Exercise A: Transcribe the part of the coffee-review notebook starting with "0,Colombia Pink Bourbon,95,modcup,New" and going on through "trees of ...".
Exercise B: Translate this sentence from the coffee-review notebook into Spanish: "Wildly tropical, fruity and deep."
Exercise C: Write the next part of the coffee-review notebook, picking up after its last line.

In [257]:
import pandas as pd
import numpy as np
import re

In [258]:
df_coffee_review = pd.read_csv("./web_scaping/output_data_csv/coffee_bean_cleaned.csv")
df_coffee_review.head(2)

Unnamed: 0,coffee name,coffee rating,roaster name,roaster country/state,roaster city,coffee origin country,coffee origin city,roast level,whole bean (agtron),after grinding (agtron),price,pricing unit (g),review date,aroma,acidity,body,flavor,aftertaste,blind ass (paragraph),species (paragraph)
0,Colombia Pink Bourbon,95,modcup,New Jersey,['Jersey City'],Colombia,Piendamó;Cauca Department,Light,64.0,82.0,30.0,250.0,March 2023,9.0,9.0,9.0,9.0,9.0,"Wildly tropical, fruity and deep. Passion frui...",Produced by Wilton Benitez entirely of the Pin...
1,Kenya Kiambu Mandela Estate AA Washed Process,94,Buon Caffe,Taiwan,[' Taipei'],Kenya,Kiambu County,Medium-Light,60.0,77.0,11.52,226.8,March 2023,9.0,9.0,9.0,9.0,8.0,"Complex, nuanced, multi-layered. Black currant...",Produced by the Kariruki family from trees of ...


In [259]:
# number of rows before drop_duplicates
df_coffee_review["coffee name"].count()

1626

In [260]:
# drop dulipcates from the same roaster name and coffee name
df_coffee_review = df_coffee_review.drop_duplicates(subset= ["coffee name", "roaster name", "coffee origin country"], keep= "first")

In [261]:
# number of rows after drop_duplicates
df_coffee_review["coffee name"].count()

1568

### removing list format in roaster city

In [262]:
# remove list format in roaster city
roaster_city = []
for cell in df_coffee_review["roaster city"]:
    cell = cell[2:-2].strip()
    cell = re.sub("', '.", ";", cell)
    roaster_city.append(cell)

df_coffee_review["roaster city"] = roaster_city
df_coffee_review.head(2)

Provided data:

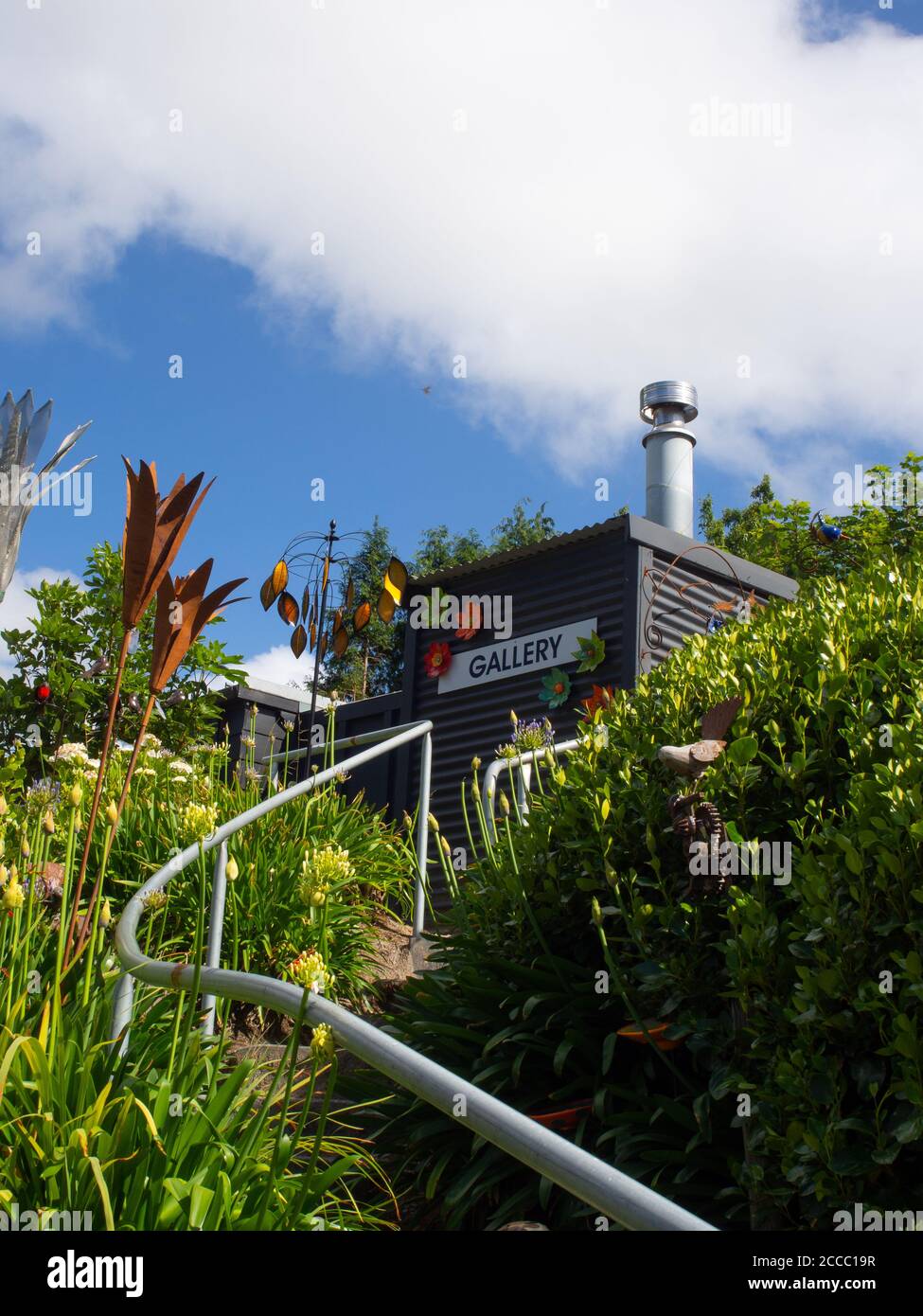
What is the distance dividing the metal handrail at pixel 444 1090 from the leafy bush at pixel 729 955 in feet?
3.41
--
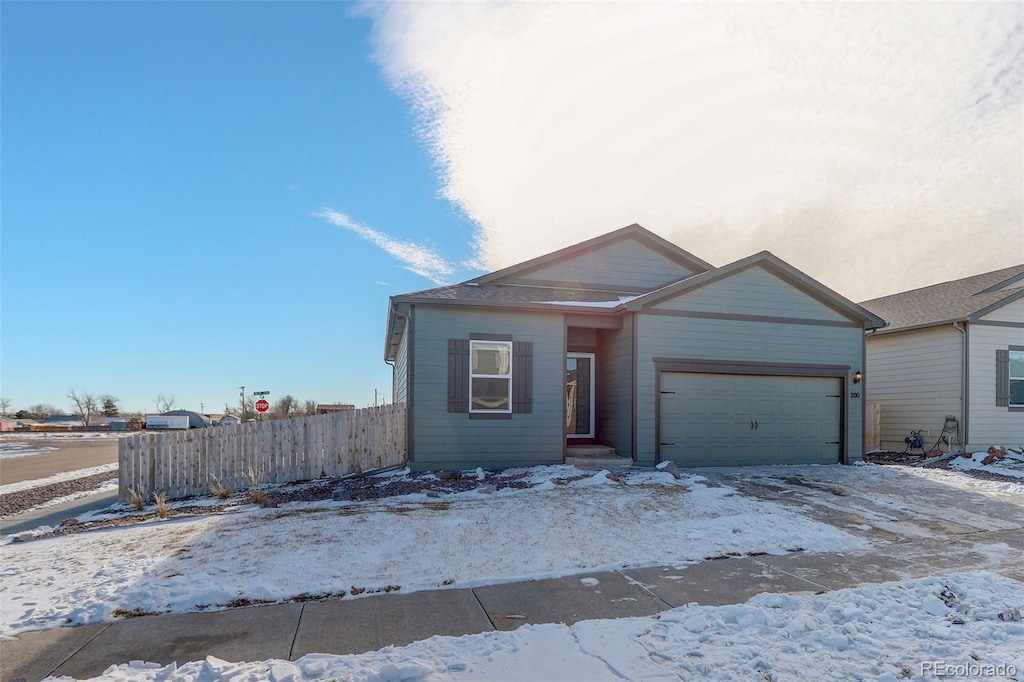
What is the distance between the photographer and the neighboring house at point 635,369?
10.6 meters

Response A:
0,Colombia Pink Bourbon,95,modcup,New Jersey,['Jersey City'],Colombia,Piendamó;Cauca Department,Light,64.0,82.0,30.0,250.0,March 2023,9.0,9.0,9.0,9.0,9.0,"Wildly tropical, fruity and deep. Passion frui...",Produced by Wilton Benitez entirely of the Pin...
1,Kenya Kiambu Mandela Estate AA Washed Process,94,Buon Caffe,Taiwan,[' Taipei'],Kenya,Kiambu County,Medium-Light,60.0,77.0,11.52,226.8,March 2023,9.0,9.0,9.0,9.0,8.0,"Complex, nuanced, multi-layered. Black currant...",Produced by the Kariruki family from trees of ...

Response B: Intensamente tropical, afrutado y profundo.

Response C:
Unnamed: 0,coffee name,coffee rating,roaster name,roaster country/state,roaster city,coffee origin country,coffee origin city,roast level,whole bean (agtron),after grinding (agtron),price,pricing unit (g),review date,aroma,acidity,body,flavor,aftertaste,blind ass (paragraph),species (paragraph)
0,Colombia Pink Bourbon,95,modcup,New Jersey,Jersey City,Colombia,Piendamó;Cauca Department,Light,64.0,82.0,30.0,250.0,March 2023,9.0,9.0,9.0,9.0,9.0,"Wildly tropical, fruity and deep. Passion frui...",Produced by Wilton Benitez entirely of the Pin...
1,Kenya Kiambu Mandela Estate AA Washed Process,94,Buon Caffe,Taiwan,Taipei,Kenya,Kiambu County,Medium-Light,60.0,77.0,11.52,226.8,March 2023,9.0,9.0,9.0,9.0,8.0,"Complex, nuanced, multi-layered. Black currant...",Produced by the Kariruki family from trees of ...


## Identifying the coffee plant species in the species (paragraph)
---

In [263]:
df_coffee_review = df_coffee_review.dropna(subset= ["species (paragraph)"])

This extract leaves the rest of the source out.